In many ways, Trump is right. Reason does not dictate that she would be able to change her father's mind on many subjects. Many people are familiar with the struggle of trying to sway your conservative parents to be more liberal, usually without bearing much fruit. Political affiliations aren't reasonable — people identify with their partisan ideology to find sociocultural belonging or match their religious beliefs, only occasionally through rational choice.
It's also arguably unreasonable to expect that she'd denounce her father, because the reasonable thing for her to do is to not bite the hand that feeds her. Trump has made a fortune off of her name and her father's legacy, so distancing herself from it would hurt her brand. Plus, liberals have pretty much indicated that there is no redemption for Trump at this point — if she were to ostracize her father's base by denouncing him, all of America would be against her. If she's going to lean to one side politically in order to protect herself, it's reasonable that it would be the side where her family is, too.

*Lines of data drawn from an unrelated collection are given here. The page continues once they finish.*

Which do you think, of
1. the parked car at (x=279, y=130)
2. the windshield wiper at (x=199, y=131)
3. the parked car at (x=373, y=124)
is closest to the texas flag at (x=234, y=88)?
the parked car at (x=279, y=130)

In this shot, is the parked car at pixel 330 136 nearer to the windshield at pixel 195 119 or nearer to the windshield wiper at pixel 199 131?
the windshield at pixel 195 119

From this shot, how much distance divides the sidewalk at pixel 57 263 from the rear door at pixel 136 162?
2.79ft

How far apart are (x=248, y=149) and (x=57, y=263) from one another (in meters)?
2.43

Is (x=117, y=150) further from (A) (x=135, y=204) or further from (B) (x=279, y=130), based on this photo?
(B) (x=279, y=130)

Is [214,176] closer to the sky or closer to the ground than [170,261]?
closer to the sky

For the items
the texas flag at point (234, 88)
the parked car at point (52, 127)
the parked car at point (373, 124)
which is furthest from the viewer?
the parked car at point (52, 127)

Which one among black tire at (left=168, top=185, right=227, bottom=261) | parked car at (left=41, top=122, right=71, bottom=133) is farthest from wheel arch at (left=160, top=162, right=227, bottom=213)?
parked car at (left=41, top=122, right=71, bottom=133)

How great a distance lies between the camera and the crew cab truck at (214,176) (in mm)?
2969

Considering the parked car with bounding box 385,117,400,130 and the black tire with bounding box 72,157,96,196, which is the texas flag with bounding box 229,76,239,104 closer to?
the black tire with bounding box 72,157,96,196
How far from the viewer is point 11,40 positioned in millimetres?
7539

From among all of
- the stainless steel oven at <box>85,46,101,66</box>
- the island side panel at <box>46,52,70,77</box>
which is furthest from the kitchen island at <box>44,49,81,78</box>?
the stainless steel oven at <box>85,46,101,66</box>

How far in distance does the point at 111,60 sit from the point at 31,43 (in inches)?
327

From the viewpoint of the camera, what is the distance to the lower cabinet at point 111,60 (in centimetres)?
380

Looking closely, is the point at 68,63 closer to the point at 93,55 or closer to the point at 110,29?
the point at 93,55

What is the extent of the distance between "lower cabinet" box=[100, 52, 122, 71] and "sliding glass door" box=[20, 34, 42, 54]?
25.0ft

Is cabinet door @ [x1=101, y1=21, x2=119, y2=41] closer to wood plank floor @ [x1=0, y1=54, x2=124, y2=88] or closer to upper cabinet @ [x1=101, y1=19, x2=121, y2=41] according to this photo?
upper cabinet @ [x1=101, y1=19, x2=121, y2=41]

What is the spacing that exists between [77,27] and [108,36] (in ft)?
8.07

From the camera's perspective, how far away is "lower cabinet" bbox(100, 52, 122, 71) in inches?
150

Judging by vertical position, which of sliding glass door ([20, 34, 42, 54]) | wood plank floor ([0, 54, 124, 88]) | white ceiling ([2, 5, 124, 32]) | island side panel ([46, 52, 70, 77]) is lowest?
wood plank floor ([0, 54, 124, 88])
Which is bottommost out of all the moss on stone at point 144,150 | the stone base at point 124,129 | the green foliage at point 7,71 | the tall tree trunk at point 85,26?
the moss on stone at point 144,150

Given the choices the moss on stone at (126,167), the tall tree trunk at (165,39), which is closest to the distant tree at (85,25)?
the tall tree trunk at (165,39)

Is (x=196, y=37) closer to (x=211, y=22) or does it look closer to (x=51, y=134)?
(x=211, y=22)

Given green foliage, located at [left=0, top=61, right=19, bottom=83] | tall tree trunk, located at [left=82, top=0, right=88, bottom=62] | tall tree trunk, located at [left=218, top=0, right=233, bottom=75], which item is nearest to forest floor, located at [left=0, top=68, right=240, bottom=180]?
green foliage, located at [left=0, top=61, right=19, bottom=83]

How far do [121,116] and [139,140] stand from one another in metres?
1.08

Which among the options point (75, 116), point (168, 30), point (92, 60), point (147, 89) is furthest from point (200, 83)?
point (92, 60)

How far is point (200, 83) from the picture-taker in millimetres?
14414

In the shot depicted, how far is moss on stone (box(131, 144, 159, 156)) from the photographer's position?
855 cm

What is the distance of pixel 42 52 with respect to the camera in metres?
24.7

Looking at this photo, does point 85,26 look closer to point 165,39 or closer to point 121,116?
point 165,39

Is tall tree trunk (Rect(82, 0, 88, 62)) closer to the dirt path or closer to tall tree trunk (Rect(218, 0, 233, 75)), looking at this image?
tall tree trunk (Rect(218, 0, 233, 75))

Yet it's what Ivanka left out of her statement that is the most unreasonable. It's unreasonable for her to not expect criticism when she aligns herself with this unprecedentedly controversial administration, even if it is a family matter for her. It would be unreasonable for Americans to sit back and watch all these ethical changes, i.e. the president hiring his daughter and son-in-law, go into effect in the highest levels of government without trying to demand a say in how it happens. It's definitely unreasonable for the nation to continue to believe that she's a relatable, young, liberal activist who supports real women who work and has a thorough understanding of modern feminism.
Last but not least, it would be unreasonable not to question what exactly it is that Trump does all day in her West Wing office, if she neither influences her father nor thinks the American people will hear about most of the work that she does. She's supposed to be a special counselor to the president, but if she is denying having any impact on policy one way or the other, it seems like a prime example of the government waste that her father is always harping on. The country deserves for qualified, influential people to be at those desks, that close to the president.
Ultimately, as she's attested herself, what Trump says and does isn't that consequential — she doesn't appear in headlines that often and hasn't been behind any major policy initiatives yet. Still, that creates even more interest in her, because there's so little transparency from this administration that one of its most visible members is somehow simultaneously invisible. In seeking reprieve from personal criticism, an appeal she's used multiple times with little success so far, she threw a spotlight onto the many unanswered questions regarding her father's White House.